Он открывает статью. В ней фотография могилы юмориста и заголовок белыми буквами на черном фоне: «ИСЧЕЗНОВЕНИЕ ДАРИУСА ВОЗНЯКА. НАШ УБОЙНЫЙ ДОКУМЕНТ. Эксклюзивное расследование Кристианы ТЕНАРДЬЕ, репортер – Флоран ПЕЛЛЕГРИНИ».
Лукреция Немрод опережает Исидора, открывшего было рот:
– Таково было жесткое условие публикации статьи. Кристиане Тенардье требовалось восстановить репутацию: все давно смеются, что она за всю жизнь не написала ни строчки.

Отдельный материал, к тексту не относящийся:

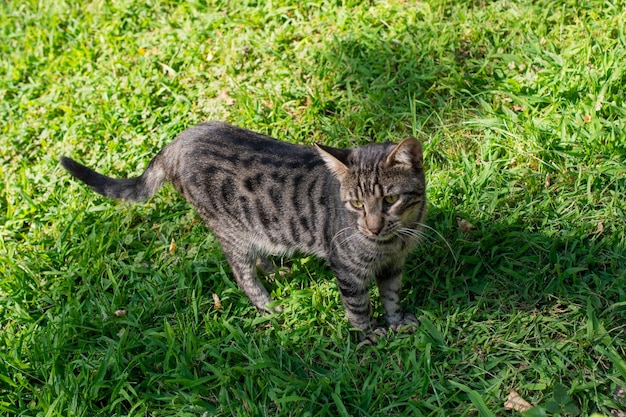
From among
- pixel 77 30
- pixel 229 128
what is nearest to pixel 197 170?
pixel 229 128

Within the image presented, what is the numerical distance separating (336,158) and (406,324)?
3.93ft

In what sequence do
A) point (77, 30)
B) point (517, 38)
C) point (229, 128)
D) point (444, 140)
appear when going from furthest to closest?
point (77, 30) → point (517, 38) → point (444, 140) → point (229, 128)

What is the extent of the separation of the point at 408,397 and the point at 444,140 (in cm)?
207

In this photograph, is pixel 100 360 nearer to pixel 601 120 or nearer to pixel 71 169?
pixel 71 169

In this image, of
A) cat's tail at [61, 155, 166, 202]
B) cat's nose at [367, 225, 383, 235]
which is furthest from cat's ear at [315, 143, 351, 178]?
cat's tail at [61, 155, 166, 202]

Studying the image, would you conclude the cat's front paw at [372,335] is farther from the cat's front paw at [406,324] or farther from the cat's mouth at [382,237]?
the cat's mouth at [382,237]

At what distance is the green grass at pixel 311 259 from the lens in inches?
145

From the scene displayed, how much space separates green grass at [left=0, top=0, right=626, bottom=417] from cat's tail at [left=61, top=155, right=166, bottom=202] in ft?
1.41

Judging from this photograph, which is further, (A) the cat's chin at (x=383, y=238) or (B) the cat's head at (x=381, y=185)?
(A) the cat's chin at (x=383, y=238)

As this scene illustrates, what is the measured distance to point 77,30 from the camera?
6.49 metres

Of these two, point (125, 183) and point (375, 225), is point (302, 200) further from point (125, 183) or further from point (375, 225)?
point (125, 183)

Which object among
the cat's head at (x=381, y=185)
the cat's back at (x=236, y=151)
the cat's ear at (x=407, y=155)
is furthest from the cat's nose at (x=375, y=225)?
the cat's back at (x=236, y=151)

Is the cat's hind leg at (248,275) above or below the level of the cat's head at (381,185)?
below

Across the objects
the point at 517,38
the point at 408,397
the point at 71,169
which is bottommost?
the point at 408,397
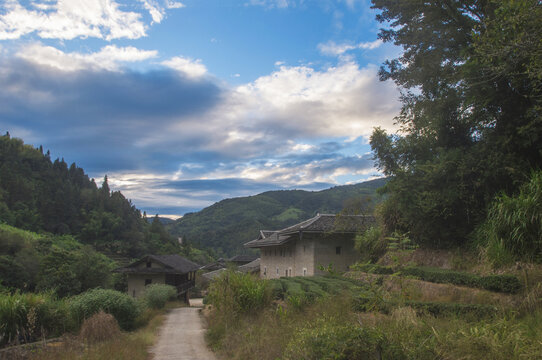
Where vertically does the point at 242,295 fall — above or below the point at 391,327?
below

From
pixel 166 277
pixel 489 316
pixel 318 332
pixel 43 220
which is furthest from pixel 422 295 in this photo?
pixel 43 220

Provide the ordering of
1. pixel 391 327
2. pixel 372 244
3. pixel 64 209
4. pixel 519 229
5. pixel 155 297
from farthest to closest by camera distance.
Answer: pixel 64 209, pixel 155 297, pixel 372 244, pixel 519 229, pixel 391 327

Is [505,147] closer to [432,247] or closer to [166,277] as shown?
[432,247]

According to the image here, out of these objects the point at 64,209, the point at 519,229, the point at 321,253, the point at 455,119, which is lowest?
the point at 321,253

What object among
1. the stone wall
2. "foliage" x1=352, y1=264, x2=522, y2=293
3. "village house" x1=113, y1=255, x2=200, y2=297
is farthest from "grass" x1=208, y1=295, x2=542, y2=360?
"village house" x1=113, y1=255, x2=200, y2=297

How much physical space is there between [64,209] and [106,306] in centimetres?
8903

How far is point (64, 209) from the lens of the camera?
92.8 meters

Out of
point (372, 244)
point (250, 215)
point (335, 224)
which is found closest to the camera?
point (372, 244)

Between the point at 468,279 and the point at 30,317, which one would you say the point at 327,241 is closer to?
the point at 468,279

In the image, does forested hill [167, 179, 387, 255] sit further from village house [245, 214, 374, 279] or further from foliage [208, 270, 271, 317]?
foliage [208, 270, 271, 317]

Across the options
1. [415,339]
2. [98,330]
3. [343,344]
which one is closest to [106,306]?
[98,330]

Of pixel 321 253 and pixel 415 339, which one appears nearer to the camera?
pixel 415 339

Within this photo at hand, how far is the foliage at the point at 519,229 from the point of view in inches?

– А Флоран Пеллегрини при чем? Он, что ли, автор статьи?
– Нет, я. Но эта Тенардье сказала, что под всеми серьезными криминальными расследованиями публика привыкла видеть подпись Флорана Пеллегрини. По ее выражению, «это залог достоверности».
– Понятно.
– Я упомянута в конце статьи.
Исидор замечает, что к двум подписям внизу страницы добавлено мелким курсивом, да еще в скобках: «Сбор материала: Лукреция Немрод».
– Это лучше, чем ничего. Там тридцать один лист, и мне в кои-то веки заплатили правильно. Даже очень правильно. Мне повысили ставку: теперь мне платят пятьдесят евро за лист.
Исидор молчит. Он быстро читает начало статьи.
– Это еще не все. Тенардье согласилась погасить все расходы: на рестораны, отели, бензин.
Ему не передается ее энтузиазм.
– Для главной статьи номера это минимум, – бросает он.
Лукреция продолжает:
– Кристиана Тенардье меня поздравила. Сказала даже, что подумает о моем переводе в штат. Пообещала поговорить об этом с руководством.
Научный журналист переворачивает страницу и спотыкается о подзаголовок: «ДАРИУС УМЕР ОТ СМЕХА НА СЦЕНЕ, КАК ВЕЛИКИЙ МОЛЬЕР В «МНИМОМ БОЛЬНОМ»».
– Это вы придумали?
– Нет, Пеллегрини.
– Ясно. Великие артисты умирают на сцене, в разгар спектакля. Страдают, видите ли, жертвуя собой ради чужого развлечения. Какое геройство! Удачный поворот.
Он смеется надо мной! Он не слышал обещание Тенардье. Или думает, что она обманет. Почему ему обязательно надо все испортить?
Лукреция в раздражении пытается отнять у него журнал.
– Напрасно я пришла. Знала, что лучше не надо. Дальше вам лучше не читать.
– Наоборот, мне делается все интереснее.
– Нет, я сама вам расскажу. 1) Дариус горел на работе. 2) Ему удалось примирить поколения смехом. 3) Он искал и поощрял молодые таланты. 4) Он не следил за своим здоровьем, слишком был поглощен своей миссией – делать добро современникам. 5) Он искал абсолютную шутку, доходя в своей профессиональной требовательности до маниакальности. 6) Вероятно, из-за этой чрезмерной требовательности и поиска совершенства он и умер на сцене.